§ What you have to do
Write out the part of the passage about the Queen below word for word, from "And still, throughout" to "monarchy get louder.".

§ Selected extract

And still, throughout all of this, the Queen remains as dignified as ever. Attending the opening of the remodelled Broadcasting House the day after her husband was admitted to hospital, she seemed calm, obviously sad, but continued on with her official engagements. At 87, the number of events she can take part in are necessarily dwindling, with her children and grandchildren taking on some responsibilities. Talk of succession is becoming more common, and with it, voices calling for Britain to get rid of constitutional monarchy get louder.
I love an old Queen as much as the next man. Anyone who can wear that many sparkles and diamonds without irony, and has the same outfit in so many different pastel shades, deserves our love, respect and adoration. I’m certainly willing to bow to any woman that can spend hours and hours clapping boats in the rain without wanting to shoot all those smiling people. Perhaps she did want to shoot them, but she didn’t, so her restraint must be rewarded. If that means she gets to have a load of huge houses, a government that technically answers to her and her head on our money, well so be it. Who else would it be? David Cameron? I shudder at the thought.

§ Exercise data
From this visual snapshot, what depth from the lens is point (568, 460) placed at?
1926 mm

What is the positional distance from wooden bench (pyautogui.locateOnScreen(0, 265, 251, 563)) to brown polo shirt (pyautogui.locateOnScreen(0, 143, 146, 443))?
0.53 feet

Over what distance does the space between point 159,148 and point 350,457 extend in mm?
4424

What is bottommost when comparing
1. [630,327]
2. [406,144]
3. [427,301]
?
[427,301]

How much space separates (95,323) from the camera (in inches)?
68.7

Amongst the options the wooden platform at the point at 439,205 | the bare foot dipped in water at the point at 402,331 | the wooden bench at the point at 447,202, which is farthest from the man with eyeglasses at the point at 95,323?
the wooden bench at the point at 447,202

--

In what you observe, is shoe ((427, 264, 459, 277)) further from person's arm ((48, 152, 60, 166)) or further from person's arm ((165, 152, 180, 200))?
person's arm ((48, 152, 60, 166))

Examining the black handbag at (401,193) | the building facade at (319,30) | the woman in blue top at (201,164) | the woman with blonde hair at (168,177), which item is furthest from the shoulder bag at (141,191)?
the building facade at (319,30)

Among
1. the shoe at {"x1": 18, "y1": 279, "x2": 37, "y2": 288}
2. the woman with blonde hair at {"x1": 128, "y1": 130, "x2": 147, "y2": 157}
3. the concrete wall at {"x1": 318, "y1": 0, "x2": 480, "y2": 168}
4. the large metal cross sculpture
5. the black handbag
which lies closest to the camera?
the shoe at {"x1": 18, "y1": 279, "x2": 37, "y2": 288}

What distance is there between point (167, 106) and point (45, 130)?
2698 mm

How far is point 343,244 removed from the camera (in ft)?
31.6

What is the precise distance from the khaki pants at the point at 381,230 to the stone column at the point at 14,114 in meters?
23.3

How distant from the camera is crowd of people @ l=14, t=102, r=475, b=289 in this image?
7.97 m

§ Final answer
And still, throughout all of this, the Queen remains as dignified as ever. Attending the opening of the remodelled Broadcasting House the day after her husband was admitted to hospital, she seemed calm, obviously sad, but continued on with her official engagements. At 87, the number of events she can take part in are necessarily dwindling, with her children and grandchildren taking on some responsibilities. Talk of succession is becoming more common, and with it, voices calling for Britain to get rid of constitutional monarchy get louder.